━━━━━ GIVEN INFORMATION ━━━━━

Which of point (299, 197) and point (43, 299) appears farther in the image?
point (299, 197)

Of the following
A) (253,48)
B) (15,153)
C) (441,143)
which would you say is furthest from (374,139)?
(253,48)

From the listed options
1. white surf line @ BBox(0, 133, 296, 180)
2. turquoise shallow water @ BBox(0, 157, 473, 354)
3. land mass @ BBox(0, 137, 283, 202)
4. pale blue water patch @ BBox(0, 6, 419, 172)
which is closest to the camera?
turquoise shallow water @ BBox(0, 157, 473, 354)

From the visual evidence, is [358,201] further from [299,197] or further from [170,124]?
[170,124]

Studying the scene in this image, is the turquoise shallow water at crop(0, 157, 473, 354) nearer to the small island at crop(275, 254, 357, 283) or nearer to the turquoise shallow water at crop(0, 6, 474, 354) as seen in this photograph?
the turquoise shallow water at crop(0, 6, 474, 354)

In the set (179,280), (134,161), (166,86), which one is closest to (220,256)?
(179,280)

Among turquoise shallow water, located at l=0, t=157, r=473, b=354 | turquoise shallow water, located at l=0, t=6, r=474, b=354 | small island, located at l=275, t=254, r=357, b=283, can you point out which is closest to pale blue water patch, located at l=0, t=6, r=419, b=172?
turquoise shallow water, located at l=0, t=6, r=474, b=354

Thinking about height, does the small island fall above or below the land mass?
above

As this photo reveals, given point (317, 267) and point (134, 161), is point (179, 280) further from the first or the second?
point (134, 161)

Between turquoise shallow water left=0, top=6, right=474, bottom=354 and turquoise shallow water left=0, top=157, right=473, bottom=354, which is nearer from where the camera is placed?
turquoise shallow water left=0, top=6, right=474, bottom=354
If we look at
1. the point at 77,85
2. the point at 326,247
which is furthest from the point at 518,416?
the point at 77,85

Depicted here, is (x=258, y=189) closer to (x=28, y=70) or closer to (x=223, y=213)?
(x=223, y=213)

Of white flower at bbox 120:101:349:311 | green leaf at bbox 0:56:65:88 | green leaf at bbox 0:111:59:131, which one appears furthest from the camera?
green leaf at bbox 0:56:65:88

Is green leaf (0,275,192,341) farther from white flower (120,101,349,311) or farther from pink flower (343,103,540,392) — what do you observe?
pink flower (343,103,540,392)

━━━━━

### WHAT THIS TASK INVOLVES
Rewrite every line of the entries above as a numbered list, leaving out the blank lines.

### PROBLEM SOLUTION
1. Which of point (299, 197) and point (43, 299) appears farther in the image?
2. point (299, 197)
3. Of the following
4. A) (253,48)
5. B) (15,153)
6. C) (441,143)
7. which would you say is furthest from (374,139)?
8. (253,48)
9. From the listed options
10. 1. white surf line @ BBox(0, 133, 296, 180)
11. 2. turquoise shallow water @ BBox(0, 157, 473, 354)
12. 3. land mass @ BBox(0, 137, 283, 202)
13. 4. pale blue water patch @ BBox(0, 6, 419, 172)
14. which is closest to the camera?
15. turquoise shallow water @ BBox(0, 157, 473, 354)
16. From the visual evidence, is [358,201] further from [299,197] or further from [170,124]?
17. [170,124]
18. Studying the scene in this image, is the turquoise shallow water at crop(0, 157, 473, 354) nearer to the small island at crop(275, 254, 357, 283) or nearer to the turquoise shallow water at crop(0, 6, 474, 354) as seen in this photograph?
19. the turquoise shallow water at crop(0, 6, 474, 354)
20. In the set (179,280), (134,161), (166,86), which one is closest to (220,256)?
21. (179,280)
22. Among turquoise shallow water, located at l=0, t=157, r=473, b=354 | turquoise shallow water, located at l=0, t=6, r=474, b=354 | small island, located at l=275, t=254, r=357, b=283, can you point out which is closest to pale blue water patch, located at l=0, t=6, r=419, b=172?
23. turquoise shallow water, located at l=0, t=6, r=474, b=354
24. Thinking about height, does the small island fall above or below the land mass?
25. above
26. As this photo reveals, given point (317, 267) and point (134, 161), is point (179, 280) further from the first or the second?
27. point (134, 161)
28. Between turquoise shallow water left=0, top=6, right=474, bottom=354 and turquoise shallow water left=0, top=157, right=473, bottom=354, which is nearer from where the camera is placed?
29. turquoise shallow water left=0, top=6, right=474, bottom=354
30. If we look at
31. 1. the point at 77,85
32. 2. the point at 326,247
33. which is furthest from the point at 518,416?
34. the point at 77,85
35. Depicted here, is (x=258, y=189) closer to (x=28, y=70) or closer to (x=223, y=213)?
36. (x=223, y=213)
37. Of white flower at bbox 120:101:349:311 | green leaf at bbox 0:56:65:88 | green leaf at bbox 0:111:59:131, which one appears furthest from the camera?
38. green leaf at bbox 0:56:65:88
39. Is green leaf (0,275,192,341) farther from white flower (120,101,349,311) or farther from pink flower (343,103,540,392) — what do you observe?
40. pink flower (343,103,540,392)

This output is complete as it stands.